### EXTRAIT CHOISI
* * * * *

D'une certaine manière, la véritable héroïne de L'Anglais, c'est Jenny, ce fantôme du passé qui hante Wilson, le culpabilise, l'accable, le met en colère. Il est autant en colère contre Valentine, ce qu'il incarne (vieux beau, californien, riche, inconséquent), que contre lui-même (mauvais mari, mauvais père, mauvais voleur, mauvais assassin, mauvais vengeur).

Soderbergh rend donc une histoire simple bien plus complexe que prévu. Pas difficile. Complexe. C'est un film sur le temps qui passe, le temps assassin, le seul qui est sûr d'avoir votre peau. Les protagonistes sont âgés, périmés, ce sont des morts en sursis, qui le savent, mais s'entêtent. Ils sont pathétiques. Et pourtant Soderbergh les rend aussi parfois encore beaux, dignes.

* * * * *

### DONNÉES FOURNIES
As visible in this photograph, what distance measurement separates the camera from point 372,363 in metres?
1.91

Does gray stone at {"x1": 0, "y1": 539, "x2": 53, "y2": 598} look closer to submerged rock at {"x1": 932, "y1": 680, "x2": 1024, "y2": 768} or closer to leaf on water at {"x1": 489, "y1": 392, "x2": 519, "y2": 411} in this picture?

* * * * *

### CONSIGNES
[a] Réécris l'extrait sur le film L'Anglais, de « D'une certaine manière, la » à « assassin, mauvais vengeur). », en mettant « rage » à la place de « colère ».
[b] Écris la suite de l'extrait sur le film L'Anglais, à partir de sa dernière phrase.
La liste ci-dessus ne joue aucun rôle ici.

### RÉPONSES
[a]
D'une certaine manière, la véritable héroïne de L'Anglais, c'est Jenny, ce fantôme du passé qui hante Wilson, le culpabilise, l'accable, le met en rage. Il est autant en rage contre Valentine, ce qu'il incarne (vieux beau, californien, riche, inconséquent), que contre lui-même (mauvais mari, mauvais père, mauvais voleur, mauvais assassin, mauvais vengeur).

[b]
Terence Stamp est fabuleux dans ce rôle. Son charisme est impressionnant. Il joue à l'économie, ce qui rend ses explosions de rage si saisissantes. Peter Fonda est la personnification de ce qu'il joue, au point que le film rend trouble la frontière entre son rôle et lui-même. Lesley Ann Down est touchante. Luis Gusman, un habitué du cinéaste, apporte une touche comique bien dosée. Et Melissa George, sans jamais qu''on l'entende, traverse l'histoire comme le fantôme des jours passés.

Si vous connaissez mal Terence Stamp, découvrez-le dans L'Anglais. C'était un type vraiment à part. Un acteur tout aussi atypique. Et ce film le montre tel qu'il était.